A: I would say in general that when working with ships as opposed to hotels, there is always this sense of working in a large, moving machine.

We want to create spaces that are supportive and inspiring to our guests, that feel residential, and most guests don’t live on ships! So, you find that we provide this balance between a sense of warmth and the energy that you get from being on a ship.

Getting that balance right is critical, we want all the excitement of the movement of the ship and that is different than being land-based, but we also want guests to feel accommodated.

You could say that the river ships are a bit more challenging to design simply because they are smaller because they have to fit under bridges and through locks. Getting the balance right with a little less room to work with requires some creativity.

Q: Is there something coming up or recently launched that you’re excited about?

A: Viking provides so much to be excited about. I have to say that the recent launch of the Egypt ships has been so rewarding.

Those vessels are beautiful little jewels of an experience.

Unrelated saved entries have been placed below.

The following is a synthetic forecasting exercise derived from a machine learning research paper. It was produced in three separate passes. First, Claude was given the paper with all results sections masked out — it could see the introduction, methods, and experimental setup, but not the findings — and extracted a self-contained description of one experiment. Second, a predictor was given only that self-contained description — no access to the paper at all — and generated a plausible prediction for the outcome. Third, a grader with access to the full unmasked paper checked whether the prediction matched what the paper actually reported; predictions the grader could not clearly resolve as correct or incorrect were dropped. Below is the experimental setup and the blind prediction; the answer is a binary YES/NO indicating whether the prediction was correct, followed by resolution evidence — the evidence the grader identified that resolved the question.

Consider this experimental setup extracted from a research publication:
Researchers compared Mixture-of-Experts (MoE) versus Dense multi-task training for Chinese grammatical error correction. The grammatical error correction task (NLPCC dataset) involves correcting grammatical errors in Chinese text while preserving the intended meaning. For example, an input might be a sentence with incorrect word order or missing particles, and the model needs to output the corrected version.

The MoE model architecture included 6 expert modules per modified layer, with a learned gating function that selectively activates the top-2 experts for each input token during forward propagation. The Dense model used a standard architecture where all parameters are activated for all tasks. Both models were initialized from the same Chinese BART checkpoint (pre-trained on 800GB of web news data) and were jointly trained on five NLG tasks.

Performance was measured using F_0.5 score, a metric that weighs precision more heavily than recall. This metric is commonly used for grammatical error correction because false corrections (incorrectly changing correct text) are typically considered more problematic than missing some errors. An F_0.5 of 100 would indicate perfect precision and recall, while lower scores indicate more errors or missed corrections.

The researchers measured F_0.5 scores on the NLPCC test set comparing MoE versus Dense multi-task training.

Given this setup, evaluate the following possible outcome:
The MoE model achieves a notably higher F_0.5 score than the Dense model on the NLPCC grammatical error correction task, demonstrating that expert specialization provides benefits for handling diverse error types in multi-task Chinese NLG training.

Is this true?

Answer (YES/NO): NO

Very much in the Viking style, but also so attuned to the Egyptian environment along the Nile River and sense of history.

The Restaurant, Ocean Ship

Q: What is it about working for Viking that you enjoy so much?

A: Not only is Torstein Hagen a great friend and mentor but Viking has this wonderful ability to seek out the best people: all with a sense of hospitality and creativity, not just the New Build teams, but the crew are the best in the world.

It is not often that an architect has the privilege of working on a brand with such a global scope.

Instead of just a single hotel, this is a wonderful opportunity to think on a much higher level about experiences around the world and create a new universe to welcome guests into. And, of course, I have to say that the people at Viking are exceptional.